Dodd Letter Sets Off another Pallet Battle

Jan. 10, 2011
With less than a month left to his 30-year career in the U.S. Senate, Christopher Dodd (D-Conn.) sent a letter to Food and Drug Administration Commissioner Margaret Hamburg last month, urging the agency to notify “food manufacturers, transporters and retailers inspected by the FDA that plastic pallets containing decaBDE are inappropriate for use in scenarios that may bring decabromine into contact with food.”

With less than a month left to his 30-year career in the U.S. Senate, Christopher Dodd (D-Conn.) sent a letter to Food and Drug Administration Commissioner Margaret Hamburg last month, urging the agency to notify “food manufacturers, transporters and retailers inspected by the FDA that plastic pallets containing decaBDE are inappropriate for use in scenarios that may bring decabromine into contact with food.”

Decabrominated diphenyl ether, a fire retardant found in some plastic products, has been linked in some studies to cancer and brain dysfunction. Dodd recommended the FDA “Develop and disseminate education and training materials for FDA inspectors to enable them to identify plastic pallets that contain decaBDE, recognize scenarios of use that may bring decaBDE into food contact, and be provided clear guidance regarding enforcement and reporting requirements.”

Shortly after this letter was sent, the National Wooden Pallet and Container Association (NWPCA) issued a press release detailing the letter’s content.

This set off another war of words between NWPCA and Intelligent Global Pooling Systems (iGPS Company, LLC), an operator of a pallet rental service providing all-plastic pallets to the food and grocery industry as well as many others. Bob Moore, chairman and CEO of iGPS, issued a press release of his own, in which he questioned Dodd’s motives.

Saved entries
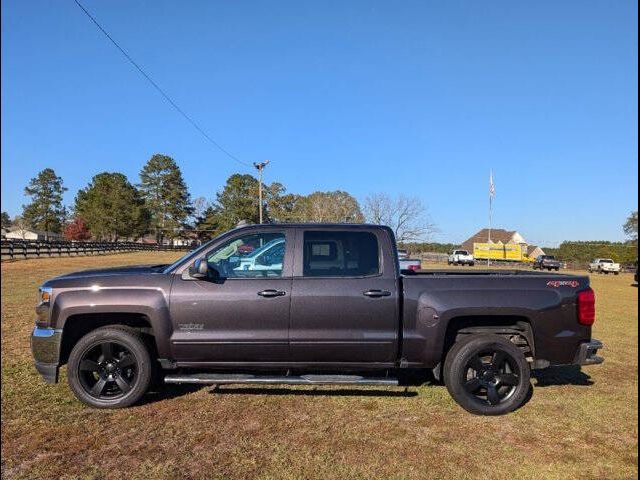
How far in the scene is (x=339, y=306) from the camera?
4559 mm

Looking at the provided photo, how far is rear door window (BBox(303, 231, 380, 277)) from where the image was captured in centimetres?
475

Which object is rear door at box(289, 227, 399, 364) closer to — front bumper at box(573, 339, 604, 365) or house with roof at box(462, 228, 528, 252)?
front bumper at box(573, 339, 604, 365)

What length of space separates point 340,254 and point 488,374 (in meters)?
1.89

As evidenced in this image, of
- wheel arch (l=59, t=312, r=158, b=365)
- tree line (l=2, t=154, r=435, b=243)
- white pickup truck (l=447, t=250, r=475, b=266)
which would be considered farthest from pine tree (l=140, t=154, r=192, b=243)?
wheel arch (l=59, t=312, r=158, b=365)

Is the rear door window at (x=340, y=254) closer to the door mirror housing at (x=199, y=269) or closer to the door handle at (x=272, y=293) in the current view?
the door handle at (x=272, y=293)

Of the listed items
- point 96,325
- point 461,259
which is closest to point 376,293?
point 96,325

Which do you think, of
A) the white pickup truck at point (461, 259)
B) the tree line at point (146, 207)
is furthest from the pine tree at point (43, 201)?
the white pickup truck at point (461, 259)

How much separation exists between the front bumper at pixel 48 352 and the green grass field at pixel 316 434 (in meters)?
0.30

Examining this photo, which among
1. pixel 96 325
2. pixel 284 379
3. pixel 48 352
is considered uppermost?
pixel 96 325

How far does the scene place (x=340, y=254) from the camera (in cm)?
486

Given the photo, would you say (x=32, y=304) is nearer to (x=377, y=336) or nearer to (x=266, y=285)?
(x=266, y=285)

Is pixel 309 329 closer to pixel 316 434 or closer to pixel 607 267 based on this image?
pixel 316 434

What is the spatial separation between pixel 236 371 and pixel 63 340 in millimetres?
1769

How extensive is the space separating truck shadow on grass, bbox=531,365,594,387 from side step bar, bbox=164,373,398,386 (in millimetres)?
2283
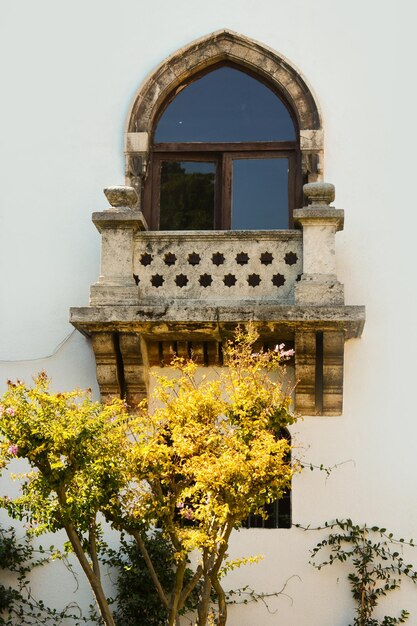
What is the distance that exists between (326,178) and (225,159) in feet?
4.12

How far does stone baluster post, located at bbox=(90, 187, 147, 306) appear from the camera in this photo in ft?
40.1

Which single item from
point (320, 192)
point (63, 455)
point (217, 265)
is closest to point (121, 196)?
point (217, 265)

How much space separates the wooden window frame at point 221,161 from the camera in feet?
43.9

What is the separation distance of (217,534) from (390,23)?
6.73m

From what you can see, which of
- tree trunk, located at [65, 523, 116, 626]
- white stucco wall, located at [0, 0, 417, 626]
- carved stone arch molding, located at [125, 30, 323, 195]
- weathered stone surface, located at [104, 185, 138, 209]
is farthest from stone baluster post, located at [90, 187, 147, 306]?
tree trunk, located at [65, 523, 116, 626]

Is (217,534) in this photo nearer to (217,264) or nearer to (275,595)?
(275,595)

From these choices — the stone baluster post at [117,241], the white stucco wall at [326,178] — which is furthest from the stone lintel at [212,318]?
the white stucco wall at [326,178]

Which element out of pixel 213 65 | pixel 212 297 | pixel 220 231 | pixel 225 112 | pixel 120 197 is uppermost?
pixel 213 65

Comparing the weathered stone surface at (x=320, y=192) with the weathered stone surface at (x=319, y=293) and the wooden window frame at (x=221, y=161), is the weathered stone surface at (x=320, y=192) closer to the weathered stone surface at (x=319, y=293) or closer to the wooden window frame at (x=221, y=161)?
the weathered stone surface at (x=319, y=293)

> [WHAT TO PRODUCE] Please copy the text of the pallet article word for word, from "Shortly after this" up to and including "the letter’s content.".

> [ANSWER SECTION]
Shortly after this letter was sent, the National Wooden Pallet and Container Association (NWPCA) issued a press release detailing the letter’s content.